6. Mars may have been home to microbial life at one time
It may well be that life evolved on Mars before it established itself on Earth, if ancient microbes were found there.
Mars could have been a warmer and wetter place in the distant past, led NASA’s Curiosity rover, researchers said Tuesday (March 12).
Mars’ habitability window may have opened up some time ago, according to researchers. In contrast, the dates of the first signs of life on Earth may be comparable. The Curiosity team drew their conclusions from the material collected by the rover from the interior of a Martian rock. On Mars, Curiosity drilled 2.5 inches (6.4 centimeters) into John Klein, the deepest ever made by a robotic vehicle.

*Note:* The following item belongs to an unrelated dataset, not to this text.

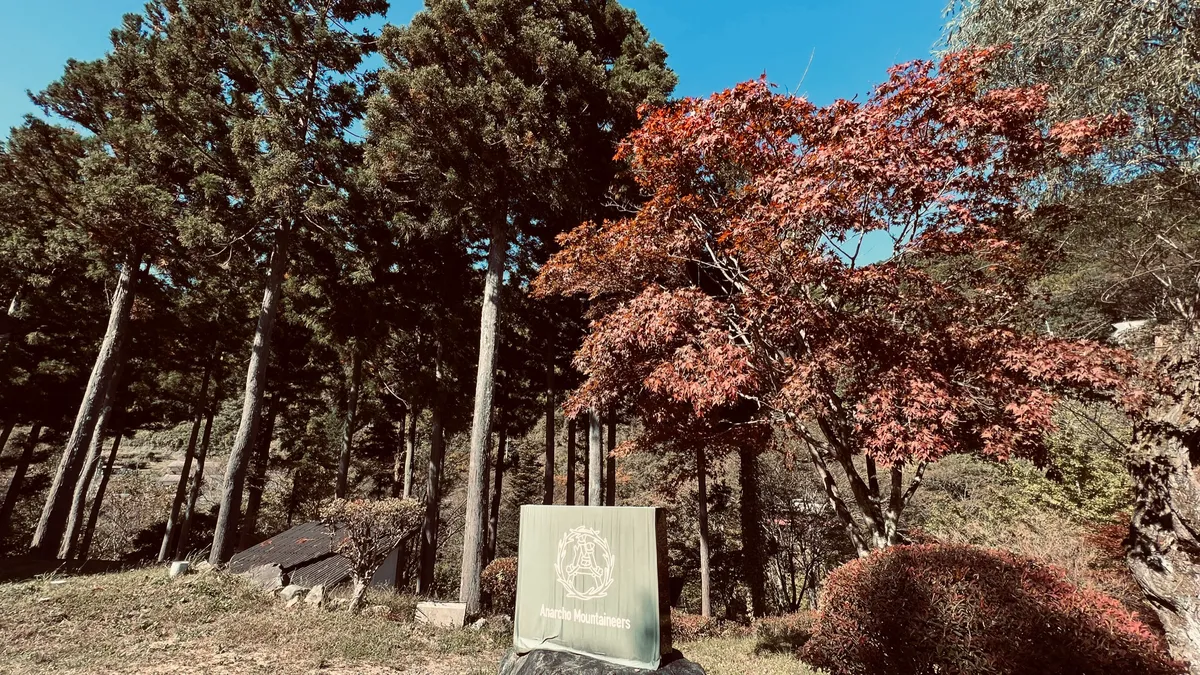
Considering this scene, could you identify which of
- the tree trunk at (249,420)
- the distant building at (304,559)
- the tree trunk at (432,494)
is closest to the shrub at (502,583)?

Curiosity’s analysis suggests the John Klein region was once a neutral-pH aqueous environment. As a result, the rover’s instruments detected several chemicals needed for life as we know it, including sulfur, nitrogen, hydrogen, oxygen, phosphorous, and carbon.

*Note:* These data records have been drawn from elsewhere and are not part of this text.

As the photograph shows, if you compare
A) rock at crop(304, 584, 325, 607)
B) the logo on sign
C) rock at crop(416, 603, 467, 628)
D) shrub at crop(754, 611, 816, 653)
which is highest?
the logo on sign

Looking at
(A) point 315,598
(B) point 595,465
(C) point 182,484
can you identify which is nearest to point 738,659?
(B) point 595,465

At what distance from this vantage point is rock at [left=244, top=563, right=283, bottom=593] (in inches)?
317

The mission scientists do not claim that life existed on the Red Planet previously. The Curiosity rover’s scientific gear includes no instruments to detect life on Mars, so they have not found any signs of microbes on Mars.
Although the John Klein deposits are of advanced age, they do allow for some interesting speculation. If life ever flourished on Mars, did it precede life on Earth? What are the chances that Earth life is descended from Mars?
Can life exist on Mars?
An asteroid impact may send some microbes off their home world and onto another world, where they may survive an interplanetary journey. Rocks from Mars can reach Earth much easier than rocks from Earth to Mars.
In the unlikely event that the future Mars mission discovers conclusive evidence of life, these are the kinds of questions scientists and laypeople will alike ask. In the meantime, Curiosity will continue cruising through Gale Crater and helps scientists further understand the Red Planet and its history.
Michael Meyer, lead scientist at NASA’s Washington headquarters for its Mars Exploration Program, said that Mars left its autobiography in Gale Crater’s rocks. “We’ve just begun to interpret the message,” he said.